La plus grande partie des informations décrites au niveau de la RBVR a été apportée par le travail de l’équipe de Fields réalisé chez le rat (Fields 1992; Fields et al., 1983). Trois familles de cellules qui se projettent vers la moelle épinière pour moduler la douleur (Fields et al., 1991) ont été caractérisées dans ce modèle en se basant sur leurs réponses à des stimulations thermiques nociceptives de la queue ; des cellules « ON », dont l’activité augmente juste avant que n’intervienne le réflexe nociceptif de retrait de la queue déclenché par la stimulation thermique nociceptive ; des cellules « OFF », dont l’activité tonique est interrompue juste avant que n’intervienne le réflexe nociceptif de retrait de la queue déclenché dans les mêmes conditions ; des cellules neutres caractérisées par leur absence de réponse aux stimulus nociceptifs. Dans ce contexte, l’activation des cellules « OFF » (CIDN) peut donc être corrélée avec le renforcement de l’inhibition descendante de la réponse nociceptive spinale, alors que celle des cellules « ON » peut l’être avec le renforcement de l’activation descendante de cette réponse : les cellules « ON » facilitent et les cellules « OFF » inhibent la transmission de l’information nociceptive au niveau spinal de la corne dorsale et des réponses qu’elles engendrent. L’administration de naloxone (antagoniste opioïde) ou un effet rebond d’un arrêt d’administration d’opioïdes peuvent stimuler les cellules « ON » et produire des effets hyperalgiques (Fields 2004).

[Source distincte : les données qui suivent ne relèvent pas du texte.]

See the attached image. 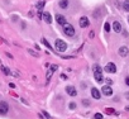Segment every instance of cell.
<instances>
[{"instance_id": "cell-1", "label": "cell", "mask_w": 129, "mask_h": 119, "mask_svg": "<svg viewBox=\"0 0 129 119\" xmlns=\"http://www.w3.org/2000/svg\"><path fill=\"white\" fill-rule=\"evenodd\" d=\"M93 71H94V77H95V80H96L98 82H102L104 77H102V70H101L100 66H99L98 64H95V65L93 66Z\"/></svg>"}, {"instance_id": "cell-2", "label": "cell", "mask_w": 129, "mask_h": 119, "mask_svg": "<svg viewBox=\"0 0 129 119\" xmlns=\"http://www.w3.org/2000/svg\"><path fill=\"white\" fill-rule=\"evenodd\" d=\"M54 47H56V50L58 52H65L66 50H67V44H66V42L65 41H62V39H56Z\"/></svg>"}, {"instance_id": "cell-3", "label": "cell", "mask_w": 129, "mask_h": 119, "mask_svg": "<svg viewBox=\"0 0 129 119\" xmlns=\"http://www.w3.org/2000/svg\"><path fill=\"white\" fill-rule=\"evenodd\" d=\"M63 32H65V34L67 37H73L75 36V28H73L71 24H68V23H66L63 25Z\"/></svg>"}, {"instance_id": "cell-4", "label": "cell", "mask_w": 129, "mask_h": 119, "mask_svg": "<svg viewBox=\"0 0 129 119\" xmlns=\"http://www.w3.org/2000/svg\"><path fill=\"white\" fill-rule=\"evenodd\" d=\"M8 110H9L8 103H6V101H1V103H0V114L5 115L6 113H8Z\"/></svg>"}, {"instance_id": "cell-5", "label": "cell", "mask_w": 129, "mask_h": 119, "mask_svg": "<svg viewBox=\"0 0 129 119\" xmlns=\"http://www.w3.org/2000/svg\"><path fill=\"white\" fill-rule=\"evenodd\" d=\"M105 71H106V72H109V73H115V72H116V67H115V65H114L113 62H109V64L105 66Z\"/></svg>"}, {"instance_id": "cell-6", "label": "cell", "mask_w": 129, "mask_h": 119, "mask_svg": "<svg viewBox=\"0 0 129 119\" xmlns=\"http://www.w3.org/2000/svg\"><path fill=\"white\" fill-rule=\"evenodd\" d=\"M79 24H80L81 28H86V27H89L90 22H89V19H87L86 17H81L80 20H79Z\"/></svg>"}, {"instance_id": "cell-7", "label": "cell", "mask_w": 129, "mask_h": 119, "mask_svg": "<svg viewBox=\"0 0 129 119\" xmlns=\"http://www.w3.org/2000/svg\"><path fill=\"white\" fill-rule=\"evenodd\" d=\"M101 91H102V94L106 95V96H111V95H113V89L110 87L109 85H105V86H102Z\"/></svg>"}, {"instance_id": "cell-8", "label": "cell", "mask_w": 129, "mask_h": 119, "mask_svg": "<svg viewBox=\"0 0 129 119\" xmlns=\"http://www.w3.org/2000/svg\"><path fill=\"white\" fill-rule=\"evenodd\" d=\"M118 52H119V55L121 56V57H127V56L129 55V50H128V47H125V46L120 47Z\"/></svg>"}, {"instance_id": "cell-9", "label": "cell", "mask_w": 129, "mask_h": 119, "mask_svg": "<svg viewBox=\"0 0 129 119\" xmlns=\"http://www.w3.org/2000/svg\"><path fill=\"white\" fill-rule=\"evenodd\" d=\"M66 92H67L70 96H76L77 95V91H76V89L73 86H67L66 87Z\"/></svg>"}, {"instance_id": "cell-10", "label": "cell", "mask_w": 129, "mask_h": 119, "mask_svg": "<svg viewBox=\"0 0 129 119\" xmlns=\"http://www.w3.org/2000/svg\"><path fill=\"white\" fill-rule=\"evenodd\" d=\"M56 20H57V23L60 24V25H65V24H66L65 17L61 15V14H57V15H56Z\"/></svg>"}, {"instance_id": "cell-11", "label": "cell", "mask_w": 129, "mask_h": 119, "mask_svg": "<svg viewBox=\"0 0 129 119\" xmlns=\"http://www.w3.org/2000/svg\"><path fill=\"white\" fill-rule=\"evenodd\" d=\"M43 20H44L47 24H51V23H52V17H51V14L47 13V12L43 13Z\"/></svg>"}, {"instance_id": "cell-12", "label": "cell", "mask_w": 129, "mask_h": 119, "mask_svg": "<svg viewBox=\"0 0 129 119\" xmlns=\"http://www.w3.org/2000/svg\"><path fill=\"white\" fill-rule=\"evenodd\" d=\"M91 95H93L94 99H100V91H99L96 87H93V89H91Z\"/></svg>"}, {"instance_id": "cell-13", "label": "cell", "mask_w": 129, "mask_h": 119, "mask_svg": "<svg viewBox=\"0 0 129 119\" xmlns=\"http://www.w3.org/2000/svg\"><path fill=\"white\" fill-rule=\"evenodd\" d=\"M113 28H114V31H115L116 33H120V31H121V25H120L119 22H114V23H113Z\"/></svg>"}, {"instance_id": "cell-14", "label": "cell", "mask_w": 129, "mask_h": 119, "mask_svg": "<svg viewBox=\"0 0 129 119\" xmlns=\"http://www.w3.org/2000/svg\"><path fill=\"white\" fill-rule=\"evenodd\" d=\"M60 6L62 9H66L68 6V0H60Z\"/></svg>"}, {"instance_id": "cell-15", "label": "cell", "mask_w": 129, "mask_h": 119, "mask_svg": "<svg viewBox=\"0 0 129 119\" xmlns=\"http://www.w3.org/2000/svg\"><path fill=\"white\" fill-rule=\"evenodd\" d=\"M44 4H46L44 0H39V1L37 3V9H38V10H42L43 6H44Z\"/></svg>"}, {"instance_id": "cell-16", "label": "cell", "mask_w": 129, "mask_h": 119, "mask_svg": "<svg viewBox=\"0 0 129 119\" xmlns=\"http://www.w3.org/2000/svg\"><path fill=\"white\" fill-rule=\"evenodd\" d=\"M42 43L44 44V46H46L47 48H49V51H52V47H51V44H49L48 42H47V39H46V38H42Z\"/></svg>"}, {"instance_id": "cell-17", "label": "cell", "mask_w": 129, "mask_h": 119, "mask_svg": "<svg viewBox=\"0 0 129 119\" xmlns=\"http://www.w3.org/2000/svg\"><path fill=\"white\" fill-rule=\"evenodd\" d=\"M123 8H124V10H125V12H129V0H127V1H124Z\"/></svg>"}, {"instance_id": "cell-18", "label": "cell", "mask_w": 129, "mask_h": 119, "mask_svg": "<svg viewBox=\"0 0 129 119\" xmlns=\"http://www.w3.org/2000/svg\"><path fill=\"white\" fill-rule=\"evenodd\" d=\"M1 71L5 73V75H10V71H9V69L8 67H5V66H1Z\"/></svg>"}, {"instance_id": "cell-19", "label": "cell", "mask_w": 129, "mask_h": 119, "mask_svg": "<svg viewBox=\"0 0 129 119\" xmlns=\"http://www.w3.org/2000/svg\"><path fill=\"white\" fill-rule=\"evenodd\" d=\"M104 29H105V32H110V24L109 23H105L104 24Z\"/></svg>"}, {"instance_id": "cell-20", "label": "cell", "mask_w": 129, "mask_h": 119, "mask_svg": "<svg viewBox=\"0 0 129 119\" xmlns=\"http://www.w3.org/2000/svg\"><path fill=\"white\" fill-rule=\"evenodd\" d=\"M28 52H29L32 56H34V57H38V53H37V52H34L33 50H28Z\"/></svg>"}, {"instance_id": "cell-21", "label": "cell", "mask_w": 129, "mask_h": 119, "mask_svg": "<svg viewBox=\"0 0 129 119\" xmlns=\"http://www.w3.org/2000/svg\"><path fill=\"white\" fill-rule=\"evenodd\" d=\"M52 73H53V71H52V70L49 69V71L47 72V80H49V79H51V76H52Z\"/></svg>"}, {"instance_id": "cell-22", "label": "cell", "mask_w": 129, "mask_h": 119, "mask_svg": "<svg viewBox=\"0 0 129 119\" xmlns=\"http://www.w3.org/2000/svg\"><path fill=\"white\" fill-rule=\"evenodd\" d=\"M82 104H84L85 106H89L90 105V101H89V100H82Z\"/></svg>"}, {"instance_id": "cell-23", "label": "cell", "mask_w": 129, "mask_h": 119, "mask_svg": "<svg viewBox=\"0 0 129 119\" xmlns=\"http://www.w3.org/2000/svg\"><path fill=\"white\" fill-rule=\"evenodd\" d=\"M95 119H102V115L100 113H96L95 114Z\"/></svg>"}, {"instance_id": "cell-24", "label": "cell", "mask_w": 129, "mask_h": 119, "mask_svg": "<svg viewBox=\"0 0 129 119\" xmlns=\"http://www.w3.org/2000/svg\"><path fill=\"white\" fill-rule=\"evenodd\" d=\"M58 69V66L57 65H52V66H51V70H52V71L54 72V71H56V70Z\"/></svg>"}, {"instance_id": "cell-25", "label": "cell", "mask_w": 129, "mask_h": 119, "mask_svg": "<svg viewBox=\"0 0 129 119\" xmlns=\"http://www.w3.org/2000/svg\"><path fill=\"white\" fill-rule=\"evenodd\" d=\"M105 111H106L108 114H113V113H115V111H114V109H109V108H108V109H106Z\"/></svg>"}, {"instance_id": "cell-26", "label": "cell", "mask_w": 129, "mask_h": 119, "mask_svg": "<svg viewBox=\"0 0 129 119\" xmlns=\"http://www.w3.org/2000/svg\"><path fill=\"white\" fill-rule=\"evenodd\" d=\"M75 108H76V104H75V103H71V104H70V109H75Z\"/></svg>"}, {"instance_id": "cell-27", "label": "cell", "mask_w": 129, "mask_h": 119, "mask_svg": "<svg viewBox=\"0 0 129 119\" xmlns=\"http://www.w3.org/2000/svg\"><path fill=\"white\" fill-rule=\"evenodd\" d=\"M43 114H44L46 117H47V119H52V118H51V115H49L48 113H47V111H43Z\"/></svg>"}, {"instance_id": "cell-28", "label": "cell", "mask_w": 129, "mask_h": 119, "mask_svg": "<svg viewBox=\"0 0 129 119\" xmlns=\"http://www.w3.org/2000/svg\"><path fill=\"white\" fill-rule=\"evenodd\" d=\"M106 82H108L109 85H111V84H113V81H111V80H110V79H106Z\"/></svg>"}, {"instance_id": "cell-29", "label": "cell", "mask_w": 129, "mask_h": 119, "mask_svg": "<svg viewBox=\"0 0 129 119\" xmlns=\"http://www.w3.org/2000/svg\"><path fill=\"white\" fill-rule=\"evenodd\" d=\"M125 84H127L128 86H129V77H127V79H125Z\"/></svg>"}, {"instance_id": "cell-30", "label": "cell", "mask_w": 129, "mask_h": 119, "mask_svg": "<svg viewBox=\"0 0 129 119\" xmlns=\"http://www.w3.org/2000/svg\"><path fill=\"white\" fill-rule=\"evenodd\" d=\"M89 36H90V38H93V37H94V32H90Z\"/></svg>"}, {"instance_id": "cell-31", "label": "cell", "mask_w": 129, "mask_h": 119, "mask_svg": "<svg viewBox=\"0 0 129 119\" xmlns=\"http://www.w3.org/2000/svg\"><path fill=\"white\" fill-rule=\"evenodd\" d=\"M9 86L12 87V89H14V87H15V85H14V84H9Z\"/></svg>"}, {"instance_id": "cell-32", "label": "cell", "mask_w": 129, "mask_h": 119, "mask_svg": "<svg viewBox=\"0 0 129 119\" xmlns=\"http://www.w3.org/2000/svg\"><path fill=\"white\" fill-rule=\"evenodd\" d=\"M125 96H127V98L129 99V92H127V94H125Z\"/></svg>"}, {"instance_id": "cell-33", "label": "cell", "mask_w": 129, "mask_h": 119, "mask_svg": "<svg viewBox=\"0 0 129 119\" xmlns=\"http://www.w3.org/2000/svg\"><path fill=\"white\" fill-rule=\"evenodd\" d=\"M125 109H127V110H128V111H129V106H127V108H125Z\"/></svg>"}, {"instance_id": "cell-34", "label": "cell", "mask_w": 129, "mask_h": 119, "mask_svg": "<svg viewBox=\"0 0 129 119\" xmlns=\"http://www.w3.org/2000/svg\"><path fill=\"white\" fill-rule=\"evenodd\" d=\"M128 22H129V18H128Z\"/></svg>"}]
</instances>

En conclusion, c’est donc par la perception d’un contraste entre les activités de ces deux systèmes descendants concurrents (Besson et al., 1982) que le degré global d’excitabilité du réseau de neurones dans la corne dorsale de la moelle épinière est déterminé, un degré qui à son tour module la transmission de l’information douloureuse vers les structures nerveuses centrales supraspinales.